Russia Warns Assad Ouster May Trigger Collapse, Mideast Unrest
Efforts by the West to force regime change in Syria after intervening to oust Libyan leader Muammar Qaddafi risk triggering the country's collapse and further instability in the Middle East, a senior Russian official said.
"I would advise all countries thinking about Syria to keep in mind the negative example of Libya," Konstantin Kosachyov, the head of the lower house of parliament's foreign affairs committee, said in telephone interview in Moscow yesterday. "The risk of civil war there is even greater than in Libya, which would lead to the collapse of the country."
Russia this week rejected demands from the U.S. and the European Union for Syrian President Bashar al-Assad to step down because of his regime's crackdown on five-month-old protests. Russia maintains its only military facility in the Middle East in Syria, a Soviet-era ally that is also a major buyer of Russian weapons.
The success of the rebels in Libya has implications for U.S. policy toward Syria, said Ben Rhodes, deputy U.S. national security adviser for strategic communications.
"It sends a message to Assad that the trends are against those who try to crack down and stifle change," Rhodes said.
U.S. President Barack Obama, joined by the leaders of the U.K. France, Germany and Canada, on Aug. 18 called on Assad to step down.
Syria, which neighbors Israel, Lebanon, Iraq and Turkey, is "one of the key countries in the region," and its religious diversity makes the nation vulnerable to internal conflict, Kosachyov said.
Splinter and Fight
Anti-Qaddafi forces, which were backed by North Atlantic Treaty Organization air strikes, will probably splinter and fight among themselves once the current campaign is over, according to Kosachyov.
"I don't want to be a prophet of ill tidings, but I fear Libya is facing serious unrest," he said. "There are various political forces, which will probably end up in conflict. This is a more realistic outcome than a happy ending in which democracy replaces dictatorship."

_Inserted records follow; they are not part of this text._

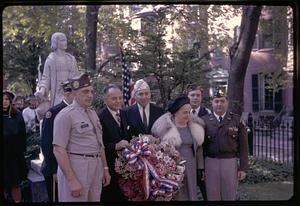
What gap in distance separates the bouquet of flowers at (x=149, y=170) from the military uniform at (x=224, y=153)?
0.22 m

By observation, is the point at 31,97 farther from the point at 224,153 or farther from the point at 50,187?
the point at 224,153

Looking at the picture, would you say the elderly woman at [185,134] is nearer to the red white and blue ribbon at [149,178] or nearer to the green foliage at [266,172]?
the red white and blue ribbon at [149,178]

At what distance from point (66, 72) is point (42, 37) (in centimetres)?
30

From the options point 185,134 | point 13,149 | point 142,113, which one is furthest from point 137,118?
point 13,149

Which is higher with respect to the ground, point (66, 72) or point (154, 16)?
point (154, 16)

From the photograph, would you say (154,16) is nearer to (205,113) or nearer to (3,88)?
(205,113)

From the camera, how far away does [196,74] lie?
3.84 meters

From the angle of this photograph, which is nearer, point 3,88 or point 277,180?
point 3,88

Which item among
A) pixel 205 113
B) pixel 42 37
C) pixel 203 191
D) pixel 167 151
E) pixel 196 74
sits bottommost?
pixel 203 191

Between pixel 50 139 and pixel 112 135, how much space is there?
422mm

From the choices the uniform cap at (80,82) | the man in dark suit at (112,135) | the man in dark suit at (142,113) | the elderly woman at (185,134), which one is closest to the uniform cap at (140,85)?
the man in dark suit at (142,113)

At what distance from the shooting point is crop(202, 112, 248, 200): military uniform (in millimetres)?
3811

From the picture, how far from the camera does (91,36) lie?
412cm

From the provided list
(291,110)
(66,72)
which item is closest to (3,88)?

Russia, with power to veto United Nations Security Council resolutions, abstained from a March vote that authorized the air campaign by the U.S. and its allies and enabled rebel forces to halt an offensive by Qaddafi's forces.
'Crusade'
Russian President Dmitry Medvedev and Prime Minister Vladimir Putin, potential candidates in next year's presidential election, clashed over the Libya campaign, with Medvedev saying it was "unacceptable for Putin to describe NATO's involvement as a ''crusade.''
While later criticizing NATO for overstepping its mandate to protect civilians in Libya, Russia in May joined calls for Qaddafi's departure.
That won't help Russia keep billions of dollars in contracts it signed with Qaddafi's regime, Aram Shegunts, head of the Arab-Russian Chamber of Industry in Moscow.
''Russian companies will lose everything," Shegunts said in a telephone interview today. "NATO countries spent billions of dollars on this campaign and they won't give our companies a slice of the action."
Russian weapons exporters may lose contracts worth $4 billion, Sergei Chemezov, head of state-owned Russian Technologies Corp., said March 3 after the UN imposed an arms embargo on Libya. Potential civilian contracts in Libya, including for the construction of a railroad network, are worth "billions of dollars," Energy Minister Sergei Shmatko said on March 22.
Energy companies such as state-run gas exporter OAO Gazprom and oil producer OAO Tatneft also have hundreds of millions of dollars invested in the country.
Navy Base
In Syria, Russia maintains a servicing point for visiting navy vessels in the port of Tartus, which was a permanent base for Soviet warships in the Mediterranean in the Cold War.
Russia has weapons contracts with Syria worth at least $3 billion, according to Ruslan Pukhov, director of the Moscow based Center for the Analysis of Strategies and Technologies. The orders include Yakhont anti-ship cruise missiles, MiG-29 fighter jets and Pantsir short-range air-defense systems.
Russia won't halt weapons deliveries to Syria, Anatoly Isaikin, the head of arms exporter Rosoboronexport, said Aug. 17. The country has repeatedly rejected Western demands to impose sanctions on its Syrian ally.
The U.S., Britain and France are preparing to ask the UN Security Council this week to freeze the foreign financial assets of Syrian president Assad, a Western diplomat said yesterday. The measure would also bar foreign travel by the Syrian leader and call for an arms embargo on Syria, the diplomat said.